-- Start of Dataset entries --
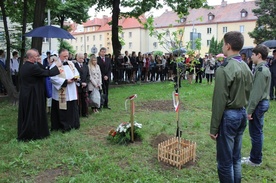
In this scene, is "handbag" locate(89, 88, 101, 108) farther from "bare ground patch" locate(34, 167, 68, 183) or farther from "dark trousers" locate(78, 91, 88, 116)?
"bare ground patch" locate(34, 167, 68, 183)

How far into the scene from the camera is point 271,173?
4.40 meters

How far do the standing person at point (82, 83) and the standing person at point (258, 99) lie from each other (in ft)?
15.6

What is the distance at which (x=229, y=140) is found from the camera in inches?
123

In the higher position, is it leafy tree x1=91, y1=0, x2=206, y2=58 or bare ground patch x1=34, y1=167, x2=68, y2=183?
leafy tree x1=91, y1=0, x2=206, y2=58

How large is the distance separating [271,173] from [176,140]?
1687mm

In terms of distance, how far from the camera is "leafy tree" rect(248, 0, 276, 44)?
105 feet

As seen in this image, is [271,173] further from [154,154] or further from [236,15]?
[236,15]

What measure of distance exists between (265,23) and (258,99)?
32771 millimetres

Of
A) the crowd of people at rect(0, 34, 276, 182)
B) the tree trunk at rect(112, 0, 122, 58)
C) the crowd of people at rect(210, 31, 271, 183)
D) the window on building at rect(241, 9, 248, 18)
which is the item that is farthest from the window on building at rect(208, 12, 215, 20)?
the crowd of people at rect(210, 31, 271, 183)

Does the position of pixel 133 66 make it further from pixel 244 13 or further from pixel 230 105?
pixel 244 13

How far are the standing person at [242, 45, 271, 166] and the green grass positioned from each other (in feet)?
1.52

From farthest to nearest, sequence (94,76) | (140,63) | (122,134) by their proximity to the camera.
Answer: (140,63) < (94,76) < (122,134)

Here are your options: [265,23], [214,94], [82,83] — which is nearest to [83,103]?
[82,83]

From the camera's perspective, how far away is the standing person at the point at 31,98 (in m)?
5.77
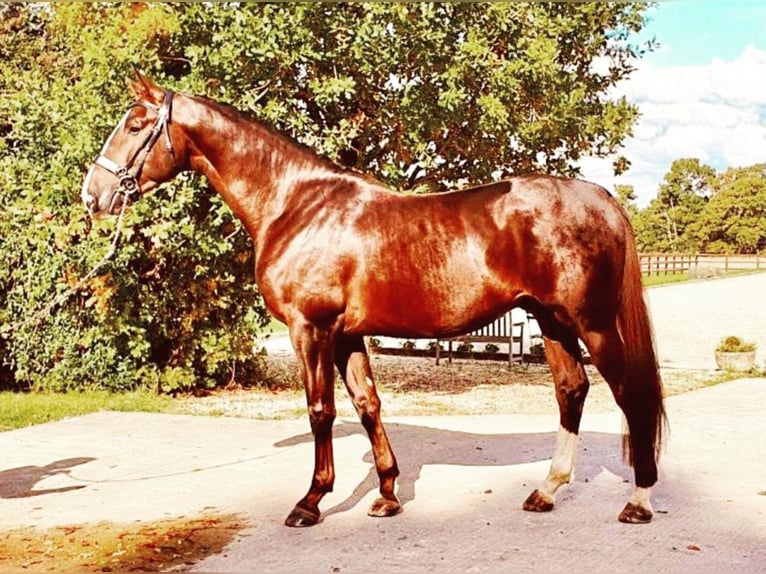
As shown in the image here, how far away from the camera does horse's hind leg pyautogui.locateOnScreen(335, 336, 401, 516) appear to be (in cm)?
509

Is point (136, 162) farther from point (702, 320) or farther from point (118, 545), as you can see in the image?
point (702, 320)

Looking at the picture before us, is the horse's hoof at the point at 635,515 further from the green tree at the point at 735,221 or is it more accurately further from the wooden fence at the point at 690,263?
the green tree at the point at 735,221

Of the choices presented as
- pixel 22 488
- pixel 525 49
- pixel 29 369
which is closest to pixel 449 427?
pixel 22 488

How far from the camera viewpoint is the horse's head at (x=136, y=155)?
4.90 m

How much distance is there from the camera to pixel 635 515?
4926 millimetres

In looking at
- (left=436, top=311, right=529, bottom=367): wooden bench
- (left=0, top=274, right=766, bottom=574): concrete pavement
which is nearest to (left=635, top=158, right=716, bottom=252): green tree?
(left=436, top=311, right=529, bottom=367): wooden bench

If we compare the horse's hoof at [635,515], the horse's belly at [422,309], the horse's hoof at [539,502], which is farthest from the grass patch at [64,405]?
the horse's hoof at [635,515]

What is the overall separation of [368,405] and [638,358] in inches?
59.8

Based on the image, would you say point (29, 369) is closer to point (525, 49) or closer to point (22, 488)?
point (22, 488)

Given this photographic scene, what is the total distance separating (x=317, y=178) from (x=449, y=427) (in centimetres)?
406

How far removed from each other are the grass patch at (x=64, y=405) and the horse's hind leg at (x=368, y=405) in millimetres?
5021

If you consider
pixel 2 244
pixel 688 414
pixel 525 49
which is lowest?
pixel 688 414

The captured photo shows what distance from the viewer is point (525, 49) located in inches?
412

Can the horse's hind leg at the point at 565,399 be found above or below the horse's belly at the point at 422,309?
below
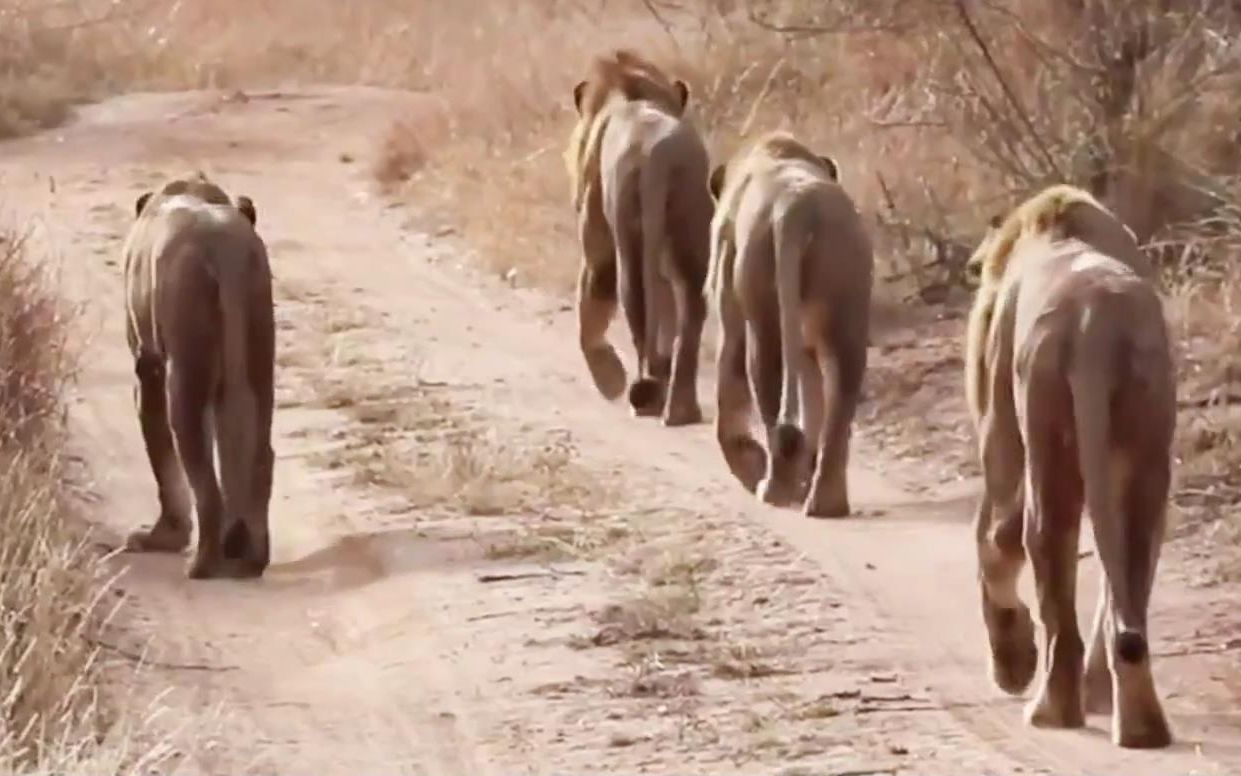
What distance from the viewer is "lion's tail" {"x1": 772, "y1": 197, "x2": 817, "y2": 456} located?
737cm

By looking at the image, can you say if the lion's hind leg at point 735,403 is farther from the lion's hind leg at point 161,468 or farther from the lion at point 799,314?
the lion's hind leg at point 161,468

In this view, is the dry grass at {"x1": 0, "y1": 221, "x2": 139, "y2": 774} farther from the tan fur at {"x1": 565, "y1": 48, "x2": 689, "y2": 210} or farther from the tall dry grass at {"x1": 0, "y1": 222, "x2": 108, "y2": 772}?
-- End of Dataset entries --
In your copy, leave out the pictures and reproduce the material above exactly.

In this scene, is "handbag" locate(89, 88, 101, 108) farther from "bare ground patch" locate(34, 167, 68, 183) or farther from "dark trousers" locate(78, 91, 88, 116)?
"bare ground patch" locate(34, 167, 68, 183)

How far into the scene from the camera is point 271,173?
4.40 meters

How far do the standing person at point (82, 83) and the standing person at point (258, 99) lie from each other (in ft)?
15.6

What is the distance at which (x=229, y=140) is found from the camera in inches?
123

In the higher position, is it leafy tree x1=91, y1=0, x2=206, y2=58 or bare ground patch x1=34, y1=167, x2=68, y2=183?
leafy tree x1=91, y1=0, x2=206, y2=58

How large is the distance separating [271,173] from [176,140]?
1687mm

In terms of distance, how far from the camera is "leafy tree" rect(248, 0, 276, 44)?
105 feet

As seen in this image, is [271,173] further from [154,154] or further from [236,15]?
[236,15]

What measure of distance exists between (265,23) and (258,99)?
32771 millimetres

Of
A) the crowd of people at rect(0, 34, 276, 182)
B) the tree trunk at rect(112, 0, 122, 58)
C) the crowd of people at rect(210, 31, 271, 183)
D) the window on building at rect(241, 9, 248, 18)
which is the item that is farthest from the window on building at rect(208, 12, 215, 20)?
the crowd of people at rect(210, 31, 271, 183)

Does the position of pixel 133 66 make it further from pixel 244 13 or further from pixel 230 105?
pixel 244 13

How far are the standing person at [242, 45, 271, 166] and the green grass positioned from each other (in feet)?
1.52

From farthest to nearest, sequence (94,76) | (140,63) | (122,134) by their proximity to the camera.
Answer: (140,63) < (94,76) < (122,134)

Here are your options: [265,23], [214,94], [82,83] — which is nearest to [83,103]?
[82,83]

From the camera's perspective, how far away is the standing person at the point at 31,98 (in m)?
5.77
As shown in the image here, how far away from the camera does horse's hind leg pyautogui.locateOnScreen(335, 336, 401, 516) appear to be (in cm)?
509

Is point (136, 162) farther from point (702, 320) or farther from point (118, 545), as you can see in the image?
point (702, 320)

Looking at the picture before us, is the horse's hoof at the point at 635,515 further from the green tree at the point at 735,221 or is it more accurately further from the wooden fence at the point at 690,263?
the green tree at the point at 735,221

Of the choices presented as
- pixel 22 488
- pixel 525 49
- pixel 29 369
which is closest to pixel 449 427?
pixel 22 488

How far from the camera viewpoint is the horse's head at (x=136, y=155)?
4.90 m

How much distance is there from the camera to pixel 635 515?
4926 millimetres

In looking at
- (left=436, top=311, right=529, bottom=367): wooden bench
- (left=0, top=274, right=766, bottom=574): concrete pavement
which is nearest to (left=635, top=158, right=716, bottom=252): green tree?
(left=436, top=311, right=529, bottom=367): wooden bench

If we compare the horse's hoof at [635,515], the horse's belly at [422,309], the horse's hoof at [539,502], which is farthest from the grass patch at [64,405]?
the horse's hoof at [635,515]

What is the overall separation of [368,405] and [638,358] in inches?
59.8

Based on the image, would you say point (29, 369) is closer to point (525, 49) or closer to point (22, 488)?
point (22, 488)

Given this photographic scene, what is the total distance separating (x=317, y=178) from (x=449, y=427) (in centimetres)?
406

How far removed from each other are the grass patch at (x=64, y=405) and the horse's hind leg at (x=368, y=405) in millimetres?
5021

If you consider
pixel 2 244
pixel 688 414
pixel 525 49
which is lowest?
pixel 688 414

The captured photo shows what distance from the viewer is point (525, 49) located in inches?
412

Can the horse's hind leg at the point at 565,399 be found above or below the horse's belly at the point at 422,309?
below
What distance from the viewer is "lion's tail" {"x1": 772, "y1": 197, "x2": 817, "y2": 456} located?
737cm

By looking at the image, can you say if the lion's hind leg at point 735,403 is farther from the lion's hind leg at point 161,468 or farther from the lion at point 799,314?
the lion's hind leg at point 161,468

In this view, is the dry grass at {"x1": 0, "y1": 221, "x2": 139, "y2": 774} farther from the tan fur at {"x1": 565, "y1": 48, "x2": 689, "y2": 210} or farther from the tall dry grass at {"x1": 0, "y1": 222, "x2": 108, "y2": 772}?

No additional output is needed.